_Excerpt to read_:
Content starts

The timing of this bill, tabled last spring, could not be more appropriate given the concerns raised by the recall of beef products from XL Foods Inc. During a food recall, one of the most time-consuming activities is getting access to a company's records to try to sort out who their suppliers are and who in turn they supply.
The CFIA also needs to know what food was processed at precisely what time and precisely where in the facility that processing went on. Every business keeps records in its own unique way. This information is usually kept in a format that expedites shipping and receiving or accounts payable and receivable. This is the way business operates.
However, what we need to speed up food safety investigations is full traceability. Having enhanced authority to require industry to have traceability systems in a standardized format will be a powerful tool in the hands of food safety investigators at the CFIA and, of course, the Public Health Agency of Canada.
Furthermore, this legislation provides for an authority that will require industry to keep and provide records in a manner that is more easily understood by these regulatory bodies. It would also provide for an authority to compel industry to turn over records in a more timely manner. This last part is key.
The Liberal Party has claimed that this provision already exists. That is false. While currently CFIA inspectors can require a company to produce documents, inspectors have no provision to demand those documents in a more timely manner. While the Liberals refuse to accept this, those who understand the issue know that this discrepancy exists.
Dr. Sylvain Charlebois, associate dean of the University of Guelph's College of Management and Economics, recognizes that this power is currently missing from CFIA's arsenal. He said:
The CFIA...does not have the authority to compel the speedy delivery of information from industry during an outbreak.
This is testimony coming right from the member for Guelph's own riding. Our government knows this is something that must be remedied and the safe food for Canadians act would do just that.
The bill also provides improved import controls at our borders. The new act would strengthen import controls by including powers to license all importers and prohibit the importation of unsafe food commodities. Holding importers ultimately accountable for the safety of imported food sustains a level playing field between importers and domestic producers.
Canadians know that the CFIA is made up of professionals who take their jobs seriously. In fact, Ellen Goddard, an agricultural economist with the University of Alberta, recently said she thinks there is nothing more CFIA can do and that they are taking every precautionary step they can to ensure the system is as safe as it possibly can be.
With the passage of the bill, the CFIA will have even more authority to protect Canadian consumers because the bill has numerous provisions, which the Speaker outlined, that seek to strengthen our already robust food safety system.
Our government takes the safety of Canadian food very seriously. With all the added attention to food safety, the opposition has continuously tried to muddy the waters when it comes to our government's record of supporting food safety. Allow me to clarify our record right now.
Since taking office, our government has hired more than 700 net new inspectors. This includes 170 dedicated to meat. Our government has increased the CFIA's overall budget by 20% since 2006. Dr. Sylvain Charlebois again stated recently, “Canada spends about $10 per capita on food safety, which is more than most industrialized countries”.

Content ends

_Directions_:
Continue the speech about the food safety bill from its final sentence.

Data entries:
Content starts

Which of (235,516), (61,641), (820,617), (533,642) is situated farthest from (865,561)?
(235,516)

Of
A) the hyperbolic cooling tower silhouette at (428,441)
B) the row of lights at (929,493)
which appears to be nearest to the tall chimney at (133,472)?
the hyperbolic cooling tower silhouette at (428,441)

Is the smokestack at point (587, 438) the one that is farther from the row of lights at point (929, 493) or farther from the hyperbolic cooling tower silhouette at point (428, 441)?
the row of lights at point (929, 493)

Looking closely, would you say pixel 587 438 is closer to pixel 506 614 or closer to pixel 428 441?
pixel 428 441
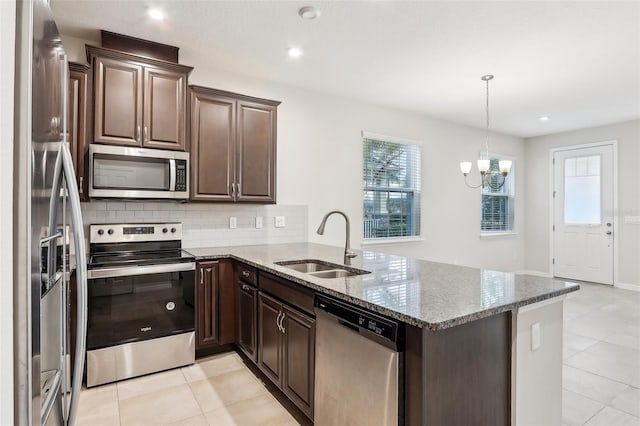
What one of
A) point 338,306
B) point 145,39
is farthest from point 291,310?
point 145,39

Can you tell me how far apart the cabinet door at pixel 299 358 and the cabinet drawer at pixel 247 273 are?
530 mm

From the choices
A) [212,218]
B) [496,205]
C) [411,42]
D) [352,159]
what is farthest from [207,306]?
[496,205]

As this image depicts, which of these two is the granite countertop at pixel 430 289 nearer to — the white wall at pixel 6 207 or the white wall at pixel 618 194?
the white wall at pixel 6 207

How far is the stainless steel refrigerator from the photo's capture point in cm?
72

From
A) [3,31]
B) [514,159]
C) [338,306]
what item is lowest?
[338,306]

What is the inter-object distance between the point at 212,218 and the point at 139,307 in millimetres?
1130

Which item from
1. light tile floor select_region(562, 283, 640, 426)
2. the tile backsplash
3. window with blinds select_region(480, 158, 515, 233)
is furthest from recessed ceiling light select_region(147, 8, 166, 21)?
window with blinds select_region(480, 158, 515, 233)

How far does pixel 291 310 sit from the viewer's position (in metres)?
2.13

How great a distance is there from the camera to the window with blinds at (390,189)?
4832 millimetres

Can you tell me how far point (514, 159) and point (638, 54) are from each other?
361 cm

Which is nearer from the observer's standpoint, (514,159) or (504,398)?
(504,398)

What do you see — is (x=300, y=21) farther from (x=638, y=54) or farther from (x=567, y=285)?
(x=638, y=54)

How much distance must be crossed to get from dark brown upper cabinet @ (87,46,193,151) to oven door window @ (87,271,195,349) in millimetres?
1067

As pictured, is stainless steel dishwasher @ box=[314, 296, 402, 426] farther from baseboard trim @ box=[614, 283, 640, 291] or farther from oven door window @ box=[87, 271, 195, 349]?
baseboard trim @ box=[614, 283, 640, 291]
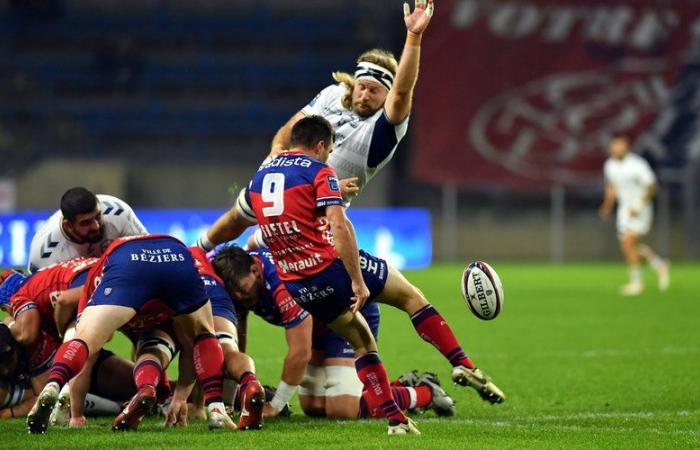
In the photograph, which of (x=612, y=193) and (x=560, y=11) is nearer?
(x=612, y=193)

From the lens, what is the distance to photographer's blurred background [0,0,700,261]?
2552 cm

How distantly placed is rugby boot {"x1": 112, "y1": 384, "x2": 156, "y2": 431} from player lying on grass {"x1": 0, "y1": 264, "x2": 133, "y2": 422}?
505 millimetres

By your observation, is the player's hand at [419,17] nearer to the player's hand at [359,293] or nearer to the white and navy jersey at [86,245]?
the player's hand at [359,293]

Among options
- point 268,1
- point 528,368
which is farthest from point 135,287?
point 268,1

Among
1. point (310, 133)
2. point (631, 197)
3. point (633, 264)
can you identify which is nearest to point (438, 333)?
point (310, 133)

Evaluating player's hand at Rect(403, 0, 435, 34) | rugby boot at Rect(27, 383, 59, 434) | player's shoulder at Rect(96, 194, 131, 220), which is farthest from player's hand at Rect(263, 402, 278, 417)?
player's hand at Rect(403, 0, 435, 34)

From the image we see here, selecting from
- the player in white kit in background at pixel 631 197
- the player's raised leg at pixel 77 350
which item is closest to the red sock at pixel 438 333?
the player's raised leg at pixel 77 350

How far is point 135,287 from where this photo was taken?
6.50 metres

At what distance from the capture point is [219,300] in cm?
737

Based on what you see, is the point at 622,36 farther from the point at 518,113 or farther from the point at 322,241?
the point at 322,241

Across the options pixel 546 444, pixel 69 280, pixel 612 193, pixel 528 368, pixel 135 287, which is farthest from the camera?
pixel 612 193

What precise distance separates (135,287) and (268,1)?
855 inches

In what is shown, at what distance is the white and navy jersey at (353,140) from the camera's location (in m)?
7.70

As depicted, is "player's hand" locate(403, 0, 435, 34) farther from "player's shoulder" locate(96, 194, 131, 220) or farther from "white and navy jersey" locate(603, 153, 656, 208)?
"white and navy jersey" locate(603, 153, 656, 208)
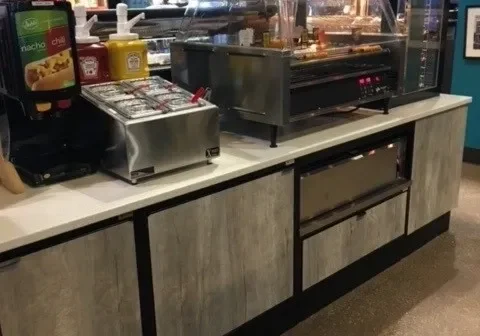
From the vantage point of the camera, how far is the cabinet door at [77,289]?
56.6 inches

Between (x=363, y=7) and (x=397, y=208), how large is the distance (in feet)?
3.23

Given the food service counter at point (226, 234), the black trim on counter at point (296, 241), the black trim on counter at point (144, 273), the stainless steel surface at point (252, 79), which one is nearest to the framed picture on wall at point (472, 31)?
the food service counter at point (226, 234)

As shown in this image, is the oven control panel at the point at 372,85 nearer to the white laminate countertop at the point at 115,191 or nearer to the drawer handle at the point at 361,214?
the white laminate countertop at the point at 115,191

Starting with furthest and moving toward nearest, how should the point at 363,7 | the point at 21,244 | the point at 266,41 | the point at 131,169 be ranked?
the point at 363,7 < the point at 266,41 < the point at 131,169 < the point at 21,244

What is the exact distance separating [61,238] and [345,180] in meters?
1.31

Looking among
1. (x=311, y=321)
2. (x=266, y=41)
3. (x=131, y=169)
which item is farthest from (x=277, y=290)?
(x=266, y=41)

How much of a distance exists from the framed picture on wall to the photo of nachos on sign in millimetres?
3693

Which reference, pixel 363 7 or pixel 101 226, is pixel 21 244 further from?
pixel 363 7

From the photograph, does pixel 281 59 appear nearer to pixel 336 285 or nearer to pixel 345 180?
pixel 345 180

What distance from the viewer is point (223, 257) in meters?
1.92

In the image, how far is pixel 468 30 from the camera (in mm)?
4422

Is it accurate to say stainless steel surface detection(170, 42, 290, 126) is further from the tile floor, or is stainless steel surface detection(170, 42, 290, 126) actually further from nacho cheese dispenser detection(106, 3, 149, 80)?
the tile floor

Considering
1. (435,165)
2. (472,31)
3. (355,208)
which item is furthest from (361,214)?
(472,31)

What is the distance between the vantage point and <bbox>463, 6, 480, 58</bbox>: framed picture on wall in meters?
4.37
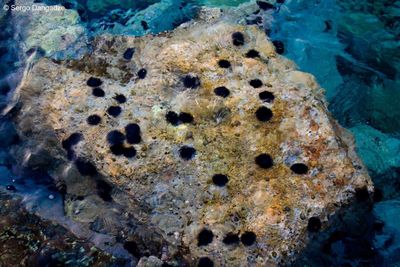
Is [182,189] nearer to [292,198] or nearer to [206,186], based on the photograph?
[206,186]

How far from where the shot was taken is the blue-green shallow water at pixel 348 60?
209 inches

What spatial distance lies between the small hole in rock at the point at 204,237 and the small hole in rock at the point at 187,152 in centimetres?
92

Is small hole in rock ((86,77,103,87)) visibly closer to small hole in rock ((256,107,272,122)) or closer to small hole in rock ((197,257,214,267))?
small hole in rock ((256,107,272,122))

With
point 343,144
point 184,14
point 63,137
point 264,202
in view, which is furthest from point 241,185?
point 184,14

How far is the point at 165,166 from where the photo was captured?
4980mm

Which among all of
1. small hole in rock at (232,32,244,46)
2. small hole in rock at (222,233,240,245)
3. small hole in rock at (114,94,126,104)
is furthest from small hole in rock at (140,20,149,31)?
small hole in rock at (222,233,240,245)

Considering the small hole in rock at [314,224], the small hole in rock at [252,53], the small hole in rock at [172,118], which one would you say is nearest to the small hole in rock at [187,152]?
the small hole in rock at [172,118]

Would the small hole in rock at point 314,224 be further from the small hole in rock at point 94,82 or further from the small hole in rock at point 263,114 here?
the small hole in rock at point 94,82

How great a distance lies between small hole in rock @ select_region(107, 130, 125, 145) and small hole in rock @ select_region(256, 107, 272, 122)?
1714 millimetres

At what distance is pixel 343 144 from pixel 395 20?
4.44 metres

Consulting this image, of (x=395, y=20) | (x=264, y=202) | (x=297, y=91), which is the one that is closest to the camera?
(x=264, y=202)

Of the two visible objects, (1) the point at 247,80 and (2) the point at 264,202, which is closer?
(2) the point at 264,202

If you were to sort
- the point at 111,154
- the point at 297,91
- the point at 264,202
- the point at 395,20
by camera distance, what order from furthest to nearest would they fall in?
the point at 395,20
the point at 297,91
the point at 111,154
the point at 264,202

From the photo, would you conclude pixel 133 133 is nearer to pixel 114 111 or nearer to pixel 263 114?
pixel 114 111
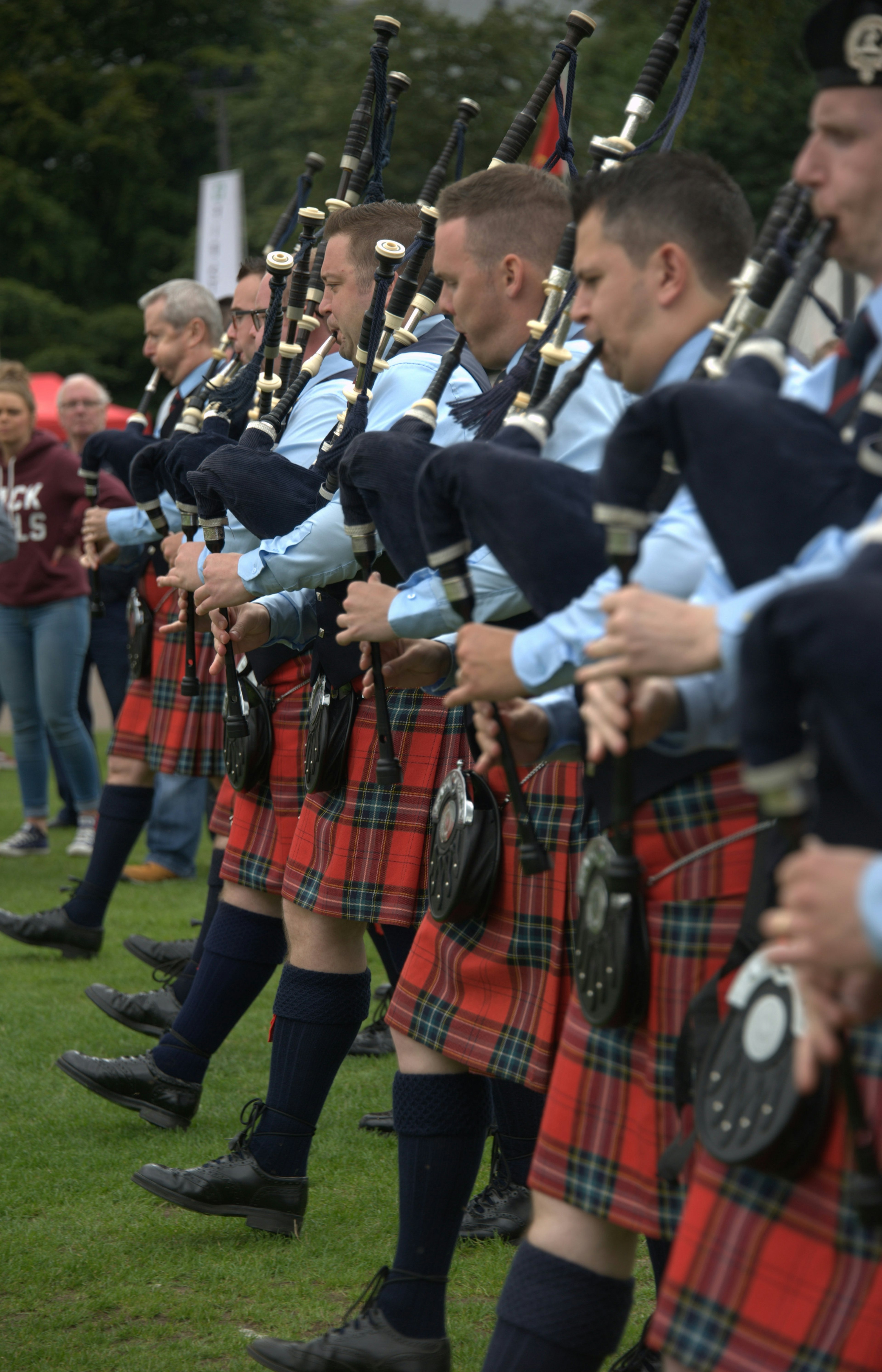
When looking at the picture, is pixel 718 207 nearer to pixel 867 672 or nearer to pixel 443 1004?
pixel 867 672

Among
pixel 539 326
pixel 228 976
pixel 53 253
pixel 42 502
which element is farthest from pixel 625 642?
pixel 53 253

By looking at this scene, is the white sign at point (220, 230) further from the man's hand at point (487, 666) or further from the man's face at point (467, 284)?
the man's hand at point (487, 666)

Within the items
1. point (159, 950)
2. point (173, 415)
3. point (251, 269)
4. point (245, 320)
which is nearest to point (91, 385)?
point (173, 415)

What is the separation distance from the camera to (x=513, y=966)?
2.19 meters

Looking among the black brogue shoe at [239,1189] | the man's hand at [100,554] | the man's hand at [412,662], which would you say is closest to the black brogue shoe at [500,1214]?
the black brogue shoe at [239,1189]

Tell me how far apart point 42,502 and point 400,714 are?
4137 millimetres

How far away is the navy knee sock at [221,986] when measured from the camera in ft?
10.8

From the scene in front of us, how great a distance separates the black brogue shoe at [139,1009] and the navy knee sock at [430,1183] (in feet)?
5.52

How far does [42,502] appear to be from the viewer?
6.53m

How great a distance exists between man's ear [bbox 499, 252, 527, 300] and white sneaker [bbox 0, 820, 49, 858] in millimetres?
4761

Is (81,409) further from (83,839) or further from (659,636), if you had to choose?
(659,636)

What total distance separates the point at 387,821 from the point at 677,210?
133 cm

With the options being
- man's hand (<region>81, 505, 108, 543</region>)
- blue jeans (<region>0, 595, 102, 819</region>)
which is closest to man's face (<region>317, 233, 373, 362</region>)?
man's hand (<region>81, 505, 108, 543</region>)

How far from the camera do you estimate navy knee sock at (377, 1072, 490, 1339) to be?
7.30 ft
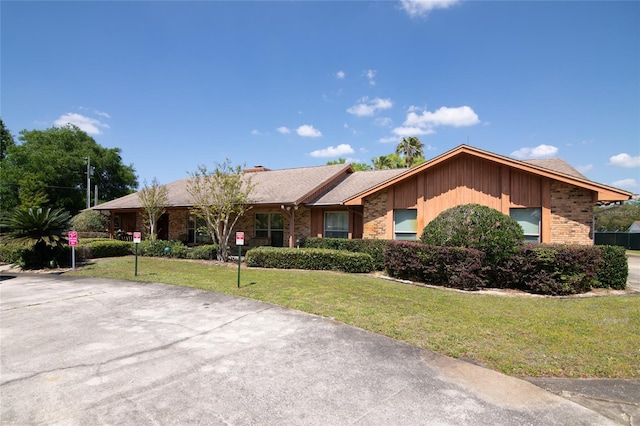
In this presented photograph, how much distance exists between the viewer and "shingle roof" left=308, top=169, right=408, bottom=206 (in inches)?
647

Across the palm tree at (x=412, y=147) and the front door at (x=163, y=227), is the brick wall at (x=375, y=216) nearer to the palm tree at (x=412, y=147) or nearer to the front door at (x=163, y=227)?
the front door at (x=163, y=227)

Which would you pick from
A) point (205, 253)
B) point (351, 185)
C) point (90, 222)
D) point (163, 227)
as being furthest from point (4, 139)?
point (351, 185)

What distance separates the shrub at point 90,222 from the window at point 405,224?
2246 centimetres

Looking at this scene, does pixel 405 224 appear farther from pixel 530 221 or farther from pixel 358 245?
pixel 530 221

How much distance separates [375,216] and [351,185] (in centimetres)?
420

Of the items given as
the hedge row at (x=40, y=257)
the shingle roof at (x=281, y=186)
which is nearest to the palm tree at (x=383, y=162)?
the shingle roof at (x=281, y=186)

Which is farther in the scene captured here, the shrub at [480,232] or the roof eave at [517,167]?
the roof eave at [517,167]

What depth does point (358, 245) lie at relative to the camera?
1380cm

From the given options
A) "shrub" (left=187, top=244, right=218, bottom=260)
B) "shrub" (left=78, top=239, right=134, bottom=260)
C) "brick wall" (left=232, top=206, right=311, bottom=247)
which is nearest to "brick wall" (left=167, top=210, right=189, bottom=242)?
"shrub" (left=78, top=239, right=134, bottom=260)

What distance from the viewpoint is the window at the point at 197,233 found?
20.8 m

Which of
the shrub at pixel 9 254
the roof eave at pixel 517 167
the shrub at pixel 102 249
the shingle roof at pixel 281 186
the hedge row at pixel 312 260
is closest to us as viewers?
the roof eave at pixel 517 167

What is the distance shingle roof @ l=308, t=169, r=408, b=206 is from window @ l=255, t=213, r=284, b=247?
2.77 m

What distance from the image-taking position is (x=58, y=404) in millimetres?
3482

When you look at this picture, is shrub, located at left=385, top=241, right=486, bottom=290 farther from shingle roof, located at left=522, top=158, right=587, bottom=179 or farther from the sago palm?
the sago palm
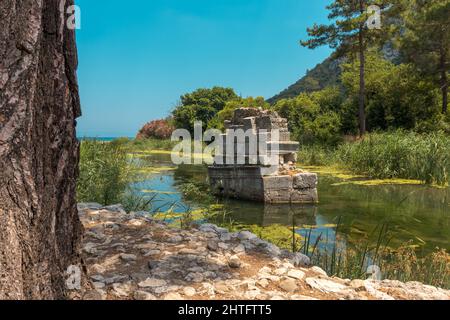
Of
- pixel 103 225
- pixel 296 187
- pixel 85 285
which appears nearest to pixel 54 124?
pixel 85 285

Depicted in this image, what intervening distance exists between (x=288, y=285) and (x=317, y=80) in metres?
45.9

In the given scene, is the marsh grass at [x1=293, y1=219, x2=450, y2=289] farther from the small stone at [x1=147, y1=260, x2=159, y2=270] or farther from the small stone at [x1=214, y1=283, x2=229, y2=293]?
the small stone at [x1=147, y1=260, x2=159, y2=270]

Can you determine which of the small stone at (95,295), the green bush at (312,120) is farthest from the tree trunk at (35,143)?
the green bush at (312,120)

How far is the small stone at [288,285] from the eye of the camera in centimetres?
204

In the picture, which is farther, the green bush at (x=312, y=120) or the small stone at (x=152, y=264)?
the green bush at (x=312, y=120)

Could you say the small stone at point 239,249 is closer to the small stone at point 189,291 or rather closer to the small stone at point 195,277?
the small stone at point 195,277

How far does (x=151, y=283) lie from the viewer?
2.00 m

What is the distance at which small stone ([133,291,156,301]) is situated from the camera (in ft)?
5.98

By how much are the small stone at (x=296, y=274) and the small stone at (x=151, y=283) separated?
2.53ft

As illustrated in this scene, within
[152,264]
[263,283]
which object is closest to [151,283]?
[152,264]

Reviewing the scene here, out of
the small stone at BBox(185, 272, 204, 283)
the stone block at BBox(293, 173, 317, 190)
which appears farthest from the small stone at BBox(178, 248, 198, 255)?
the stone block at BBox(293, 173, 317, 190)

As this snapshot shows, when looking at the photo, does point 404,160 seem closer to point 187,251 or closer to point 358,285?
point 358,285

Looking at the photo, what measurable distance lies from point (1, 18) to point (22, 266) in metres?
0.93
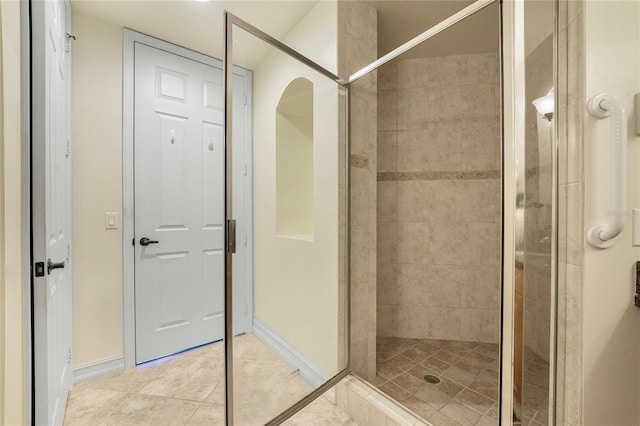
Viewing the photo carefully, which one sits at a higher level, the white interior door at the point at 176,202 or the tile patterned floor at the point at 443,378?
the white interior door at the point at 176,202

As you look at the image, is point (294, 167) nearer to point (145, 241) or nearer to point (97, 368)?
point (145, 241)

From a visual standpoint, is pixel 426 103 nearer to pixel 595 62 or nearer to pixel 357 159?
pixel 357 159

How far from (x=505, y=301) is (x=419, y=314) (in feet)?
5.46

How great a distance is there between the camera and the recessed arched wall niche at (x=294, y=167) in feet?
5.40

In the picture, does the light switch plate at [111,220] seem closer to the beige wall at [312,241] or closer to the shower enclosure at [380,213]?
the shower enclosure at [380,213]

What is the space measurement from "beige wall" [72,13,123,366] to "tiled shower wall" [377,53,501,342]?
209 cm

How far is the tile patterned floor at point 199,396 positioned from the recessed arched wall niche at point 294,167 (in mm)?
691

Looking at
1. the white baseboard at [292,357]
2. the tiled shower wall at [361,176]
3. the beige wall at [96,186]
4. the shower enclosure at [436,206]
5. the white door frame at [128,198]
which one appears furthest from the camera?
the white door frame at [128,198]

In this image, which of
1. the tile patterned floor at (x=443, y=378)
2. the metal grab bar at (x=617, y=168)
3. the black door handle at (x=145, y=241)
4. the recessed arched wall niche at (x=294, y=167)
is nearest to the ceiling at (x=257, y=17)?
the recessed arched wall niche at (x=294, y=167)

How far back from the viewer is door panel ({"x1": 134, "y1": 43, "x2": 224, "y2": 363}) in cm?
196

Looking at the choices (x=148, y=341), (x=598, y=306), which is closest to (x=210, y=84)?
(x=148, y=341)

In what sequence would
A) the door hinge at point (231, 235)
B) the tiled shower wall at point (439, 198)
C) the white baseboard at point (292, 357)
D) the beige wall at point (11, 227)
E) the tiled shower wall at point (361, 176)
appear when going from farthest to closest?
the tiled shower wall at point (439, 198), the tiled shower wall at point (361, 176), the white baseboard at point (292, 357), the door hinge at point (231, 235), the beige wall at point (11, 227)

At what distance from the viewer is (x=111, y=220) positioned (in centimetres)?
184

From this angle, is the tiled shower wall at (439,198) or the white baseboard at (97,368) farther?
the tiled shower wall at (439,198)
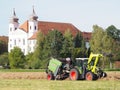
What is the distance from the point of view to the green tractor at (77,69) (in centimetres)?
3445

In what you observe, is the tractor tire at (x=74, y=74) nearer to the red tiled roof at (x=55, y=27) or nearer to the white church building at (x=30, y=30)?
the white church building at (x=30, y=30)

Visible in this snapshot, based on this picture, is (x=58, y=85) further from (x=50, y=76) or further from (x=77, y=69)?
(x=50, y=76)

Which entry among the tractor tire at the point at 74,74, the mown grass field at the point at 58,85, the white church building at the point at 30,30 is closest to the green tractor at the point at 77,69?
the tractor tire at the point at 74,74

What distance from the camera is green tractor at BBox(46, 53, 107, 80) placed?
34.5m

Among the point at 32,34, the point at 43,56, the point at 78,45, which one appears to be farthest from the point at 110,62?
the point at 32,34

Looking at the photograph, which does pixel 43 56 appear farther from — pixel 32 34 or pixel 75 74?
pixel 75 74

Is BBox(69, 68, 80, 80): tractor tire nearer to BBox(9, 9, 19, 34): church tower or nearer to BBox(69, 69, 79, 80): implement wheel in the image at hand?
BBox(69, 69, 79, 80): implement wheel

Content ends

_Answer to this task_:
With respect to the XL facility in Brooks, our government has increased the number of CFIA inspectors at this plant by 20%.
Budget 2012 included an additional $51 million to further strengthen our food safety system. This is built upon our government's food safety investments of $100 million over five years in budget 2011. As members can see, this government consistently provides the CFIA with the workforce and the resources it needs to protect Canadian food.
As minister, my first job is to ensure that CFIA has the workforce, the budget and the regulatory powers it needs. Second, I work with CFIA to make use of this capacity to ensure consumer confidence.
Let us contrast this with the record of the opposition. It is no secret that while our government provided tangible resources for Canadian food safety, the opposition voted against our investments at every opportunity. If the opposition had its way, the CFIA would not have a single penny to operate.
Further to its repeated record of opposing food safety improvements, certain members of the opposition have gone above and beyond to publicly fearmonger about the safety of Canadian food. As the House will recall, just last spring the member for Welland accused our farmers of trying to put roadkill on the plates of Canadian families. He has since been forced to stand down from those remarks, and I am glad that he did.
Last week the member for Guelph rose in the House and spoke of a four-year-old girl from Alberta who had suffered kidney failure due to E. coli. We on the government side certainly empathize with this little girl and her family. No child should have to experience something like this. However, the member for Guelph rose in the House and asserted that this girl had contracted her E. coli from the XL plant in Brooks. This is not true. This case has not been linked to XL. In fact, the CFIA and the Public Health Agency of Canada have tested 30 different samples with regard to this case, and time and time again it has been found to be completely unrelated to the particular strain of E. coli found at XL Foods.
This is exactly the type of fearmongering that Canadians cannot afford to hear from the opposition parties but unfortunately is reflected in the opposition's overall stance on food safety.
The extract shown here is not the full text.